▸ WHAT YOU SHOULD DO: Could you return, unchanged, the lines of the material between the line holding "From the observer's" and the line holding "Thinking about vertical", inclusive?

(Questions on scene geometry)
────────────────────────────────────────

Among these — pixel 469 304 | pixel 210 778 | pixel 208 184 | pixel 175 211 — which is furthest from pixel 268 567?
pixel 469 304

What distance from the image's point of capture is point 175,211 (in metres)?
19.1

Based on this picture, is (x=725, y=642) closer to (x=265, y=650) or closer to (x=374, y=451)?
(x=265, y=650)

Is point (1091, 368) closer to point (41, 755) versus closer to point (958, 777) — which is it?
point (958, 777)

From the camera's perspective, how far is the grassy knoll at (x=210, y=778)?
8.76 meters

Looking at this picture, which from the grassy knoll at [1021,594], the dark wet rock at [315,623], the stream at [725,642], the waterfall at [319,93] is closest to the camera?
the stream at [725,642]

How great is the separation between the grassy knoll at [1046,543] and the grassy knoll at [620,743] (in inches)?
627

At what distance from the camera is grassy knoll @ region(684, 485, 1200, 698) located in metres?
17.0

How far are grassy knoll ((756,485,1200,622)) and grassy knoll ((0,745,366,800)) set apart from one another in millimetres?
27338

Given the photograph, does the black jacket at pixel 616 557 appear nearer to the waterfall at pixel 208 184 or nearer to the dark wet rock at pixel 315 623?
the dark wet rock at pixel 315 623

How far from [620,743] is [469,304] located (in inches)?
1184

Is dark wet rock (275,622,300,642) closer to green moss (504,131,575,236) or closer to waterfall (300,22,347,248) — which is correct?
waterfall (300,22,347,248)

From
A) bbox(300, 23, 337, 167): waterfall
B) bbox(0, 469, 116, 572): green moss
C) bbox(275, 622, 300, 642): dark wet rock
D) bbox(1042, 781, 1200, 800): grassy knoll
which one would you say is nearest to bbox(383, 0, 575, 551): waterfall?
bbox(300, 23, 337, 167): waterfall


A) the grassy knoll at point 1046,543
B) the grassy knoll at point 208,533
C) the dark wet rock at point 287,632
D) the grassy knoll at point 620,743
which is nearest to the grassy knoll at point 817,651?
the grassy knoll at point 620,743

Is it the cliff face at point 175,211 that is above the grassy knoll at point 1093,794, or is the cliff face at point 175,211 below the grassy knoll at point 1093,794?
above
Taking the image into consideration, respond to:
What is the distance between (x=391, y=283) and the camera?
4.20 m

────────────────────────────────────────

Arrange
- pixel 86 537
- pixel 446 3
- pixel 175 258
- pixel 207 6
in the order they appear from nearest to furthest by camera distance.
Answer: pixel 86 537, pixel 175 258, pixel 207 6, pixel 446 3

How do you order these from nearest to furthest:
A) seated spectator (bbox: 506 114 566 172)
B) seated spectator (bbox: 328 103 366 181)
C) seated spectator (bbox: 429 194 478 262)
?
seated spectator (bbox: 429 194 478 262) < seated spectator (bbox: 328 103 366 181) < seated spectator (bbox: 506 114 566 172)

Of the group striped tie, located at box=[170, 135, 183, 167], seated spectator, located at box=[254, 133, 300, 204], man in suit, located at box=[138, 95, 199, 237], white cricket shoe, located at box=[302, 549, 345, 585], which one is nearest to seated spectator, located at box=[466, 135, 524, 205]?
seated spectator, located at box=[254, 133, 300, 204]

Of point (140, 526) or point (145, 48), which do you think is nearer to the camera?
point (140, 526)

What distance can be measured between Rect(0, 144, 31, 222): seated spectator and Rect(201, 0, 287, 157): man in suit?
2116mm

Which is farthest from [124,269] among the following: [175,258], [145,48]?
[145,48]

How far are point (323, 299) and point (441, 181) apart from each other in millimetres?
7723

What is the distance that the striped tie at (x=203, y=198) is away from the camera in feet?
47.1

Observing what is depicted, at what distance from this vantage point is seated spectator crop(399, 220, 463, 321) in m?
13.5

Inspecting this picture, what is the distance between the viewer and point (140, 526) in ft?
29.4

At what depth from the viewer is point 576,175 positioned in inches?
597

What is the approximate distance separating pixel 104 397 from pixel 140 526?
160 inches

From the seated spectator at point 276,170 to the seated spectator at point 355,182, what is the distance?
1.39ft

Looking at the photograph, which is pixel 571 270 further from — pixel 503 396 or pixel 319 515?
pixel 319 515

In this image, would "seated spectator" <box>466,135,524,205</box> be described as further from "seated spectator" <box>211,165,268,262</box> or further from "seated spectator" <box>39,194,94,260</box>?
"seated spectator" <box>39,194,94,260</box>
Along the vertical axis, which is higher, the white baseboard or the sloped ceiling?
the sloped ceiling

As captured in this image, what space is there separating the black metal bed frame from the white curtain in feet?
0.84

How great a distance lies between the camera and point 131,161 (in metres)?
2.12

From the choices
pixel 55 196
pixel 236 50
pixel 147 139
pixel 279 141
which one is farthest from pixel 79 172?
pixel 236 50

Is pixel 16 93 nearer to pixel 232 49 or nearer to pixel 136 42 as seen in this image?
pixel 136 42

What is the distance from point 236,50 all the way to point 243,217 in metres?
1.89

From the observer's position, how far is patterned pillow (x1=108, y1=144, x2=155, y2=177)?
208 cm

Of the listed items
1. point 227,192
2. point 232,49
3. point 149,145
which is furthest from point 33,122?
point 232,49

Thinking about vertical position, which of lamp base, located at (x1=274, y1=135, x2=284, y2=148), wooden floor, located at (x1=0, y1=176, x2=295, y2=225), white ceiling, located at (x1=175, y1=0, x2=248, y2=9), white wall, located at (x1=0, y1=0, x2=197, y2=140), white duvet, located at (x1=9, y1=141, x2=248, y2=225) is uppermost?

────────────────────────────────────────

▸ ANSWER TO THE EXERCISE:
From the observer's position, how far is patterned pillow (x1=108, y1=144, x2=155, y2=177)?
208 cm

Of the listed items
1. point 227,192
2. point 232,49
3. point 149,145
which is furthest from point 33,122?
point 232,49

Thinking about vertical position, which of lamp base, located at (x1=274, y1=135, x2=284, y2=148), wooden floor, located at (x1=0, y1=176, x2=295, y2=225), white ceiling, located at (x1=175, y1=0, x2=248, y2=9), white wall, located at (x1=0, y1=0, x2=197, y2=140), white duvet, located at (x1=9, y1=141, x2=248, y2=225) is uppermost?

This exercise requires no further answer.